Beberapa puluh menit tak terasa telah berlalu begitu Tomi mendadak menepikan mobilnya dan berhenti tepat di depan sebuah rumah.
Tunggu dulu! Kenapa malah kesini? Ini kan rumah Kak Geraldine?
"Kok malah berhenti dirumah Kak Geraldine?" tanya Ari bingung. Jelas sekali Tomi menyeringai pada Ari saat tiba-tiba Kak Geraldine sudah masuk ke jok belakang mobil Tomi. Ari menoleh ke belakang dan melihat Kak Geraldine yang tumben-tumbenan berpenampilan cantik.
Maksud Ari bukan ia menilai Kak Geraldine itu nggak cantik. Tapi Kak Geraldine memang jarang berdandan seperti sekarang. Jadi begitu melihat Kak Geraldine berdandan, Ari jadi pangling sendiri. Dengan gaun hitam selutut berlengan pendek, dipadukan jaket kulit putih, dan tas selempang kecil motif bunga. Dan itu sungguh sangat serasi dengan pakaian Tomi.
"Hari Ari, hai Tomi," sapa Kak Geraldine yang sudah bisa menebak bahwa yang menyetir itu adalah Tomi dengan muka Rizki Nazar.
Cowok kecil yang daritadi kebingungan itu menatap Tomi dan Kak Geraldine bergantian. "Kenapa Mas Tomi ngajak Kak Geraldine?"
"Loh? Aku nggak tau. Tomi kok yang ngajak aku," balas Kak Geraldine yang membuat alis Ari bertautan.
"Kan kamu nggak ngomong kalo kita ke bioskopnya mesti berduaan kan?" Tomi menimpali sambil mengedikkan kedua bahunya.
"Ta-tapi... tapi kan....."
"Ya udah kita jalan aja langsung. Nanti filmnya keburu mulai. Ini udah jam berapa sekarang," potong Kak Geraldine sambil menaikkan salah satu alisnya pada Tomi.

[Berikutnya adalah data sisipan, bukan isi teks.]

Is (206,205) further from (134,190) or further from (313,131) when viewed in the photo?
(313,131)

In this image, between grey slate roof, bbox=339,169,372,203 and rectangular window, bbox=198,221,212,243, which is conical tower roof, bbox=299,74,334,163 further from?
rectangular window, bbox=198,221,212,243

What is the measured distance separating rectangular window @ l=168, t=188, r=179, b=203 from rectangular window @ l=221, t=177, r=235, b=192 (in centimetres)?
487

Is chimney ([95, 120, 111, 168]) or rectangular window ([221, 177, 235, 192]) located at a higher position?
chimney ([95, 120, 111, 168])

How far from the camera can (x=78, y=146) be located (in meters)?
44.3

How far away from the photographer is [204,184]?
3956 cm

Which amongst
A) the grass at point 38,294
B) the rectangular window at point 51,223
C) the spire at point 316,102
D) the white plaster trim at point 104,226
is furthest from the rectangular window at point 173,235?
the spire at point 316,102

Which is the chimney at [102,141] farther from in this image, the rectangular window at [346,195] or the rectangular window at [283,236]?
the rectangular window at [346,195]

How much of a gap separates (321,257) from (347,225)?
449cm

Tanpa menunggu, Tomi kembali menjalankan mobilnya menuju bioskop dengan penuh kemenangan. Jika ia bisa, ia mungkin sudah terpingkal hebat sekarang melirik Ari yang bersedekap dengan mulut manyun menggemaskan.
Ari sebal sesebal-sebalnya. Kencan mereka berdua terganggu karena Tomi malah mengajak Kak Geraldine, membuat rencana yang telah ia susun sedemikian rupa menjadi kacau.

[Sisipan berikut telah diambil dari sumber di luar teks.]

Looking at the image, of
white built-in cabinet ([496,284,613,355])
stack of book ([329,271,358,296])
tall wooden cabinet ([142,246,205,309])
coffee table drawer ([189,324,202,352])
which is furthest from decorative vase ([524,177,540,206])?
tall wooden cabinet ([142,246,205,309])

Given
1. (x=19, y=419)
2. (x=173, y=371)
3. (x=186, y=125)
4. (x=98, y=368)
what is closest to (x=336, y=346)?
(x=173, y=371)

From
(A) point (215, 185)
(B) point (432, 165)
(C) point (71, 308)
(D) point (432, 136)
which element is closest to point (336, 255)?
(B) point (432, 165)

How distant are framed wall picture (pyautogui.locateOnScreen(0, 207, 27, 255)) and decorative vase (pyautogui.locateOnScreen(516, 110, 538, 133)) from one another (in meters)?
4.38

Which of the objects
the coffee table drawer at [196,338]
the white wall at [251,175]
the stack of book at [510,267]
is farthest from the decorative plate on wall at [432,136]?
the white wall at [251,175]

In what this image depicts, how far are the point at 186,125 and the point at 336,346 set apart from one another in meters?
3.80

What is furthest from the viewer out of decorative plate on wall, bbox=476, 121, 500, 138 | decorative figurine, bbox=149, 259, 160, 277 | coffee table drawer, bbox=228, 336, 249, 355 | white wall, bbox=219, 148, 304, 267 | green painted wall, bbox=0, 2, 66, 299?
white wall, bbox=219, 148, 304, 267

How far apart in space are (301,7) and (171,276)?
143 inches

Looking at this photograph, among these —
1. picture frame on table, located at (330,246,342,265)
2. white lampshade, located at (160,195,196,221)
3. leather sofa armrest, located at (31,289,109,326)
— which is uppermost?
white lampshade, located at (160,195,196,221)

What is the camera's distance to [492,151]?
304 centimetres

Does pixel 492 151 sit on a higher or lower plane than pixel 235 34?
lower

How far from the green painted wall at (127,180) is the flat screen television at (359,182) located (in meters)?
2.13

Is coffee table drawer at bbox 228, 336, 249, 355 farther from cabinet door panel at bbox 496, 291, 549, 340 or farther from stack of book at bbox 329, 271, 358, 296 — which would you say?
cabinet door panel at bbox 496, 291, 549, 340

Padahal jika saja Tomi tahu, rencana Ari di bioskop sebenarnya tidak terlalu jahil. Dia hanya ingin Tomi memesankan tiket nonton dan membayangkan mereka berdua dikerubuti cewek-cewek yang ingin berfoto bersama mereka berdua.
Eum.. Ralat dikit!
Berfoto bersama Tomi saja, mengingat hanya Tomi yang berpenampilan layaknya artis terkenal.

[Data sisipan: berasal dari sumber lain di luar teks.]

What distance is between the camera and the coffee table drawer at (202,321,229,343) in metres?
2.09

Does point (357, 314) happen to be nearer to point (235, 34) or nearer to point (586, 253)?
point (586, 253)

Karena Ari tahu kalau pacarnya itu tidak suka menjadi pusat perhatian orang banyak dan berdesak-desakan di tengah keramaian. Tomi bukan fobia keramaian, ia hanya tidak suka, dan itu salah satu hal yang di sekian banyak hal yang tak disukai oleh Tomi.
Hanya itu saja kok rencana Ari. Sisanya ia ingin bermesra-mesraan dengan Tomi di dalam gedung bioskop sambil menikmati film yang akan mereka tonton nanti. Sambil suap-suapan popcorn, pegangan tangan, curi-curian cium pipi.
Argh! Sial! Ari jadi badmood banget sekarang. Rasanya ingin pulang saja lalu tidur. Pasti nanti di sana ia hanya akan menjadi pajangan, karena orang-orang tentu bakal melihat bahwa Tomi dan Kak Geraldine adalah pasangan serasi.
.
***
.
Ari dan Tomi kini di jalan pulang setelah mengantar Kak Geraldine pulang ke rumahnya. Dan khayalan Ari terbukti valid. Ia hanya menjadi pajangan, bahkan saat mereka bertiga tadi berjalan beriringan. Para pengunjung bioskop malah memperhatian keserasian Tomi dan Kak Geraldine. Parahnya, orang-orang tidak menyadari wajah Tomi yang bermuka Rizki Nazar karena ia memakai kacamata gelap.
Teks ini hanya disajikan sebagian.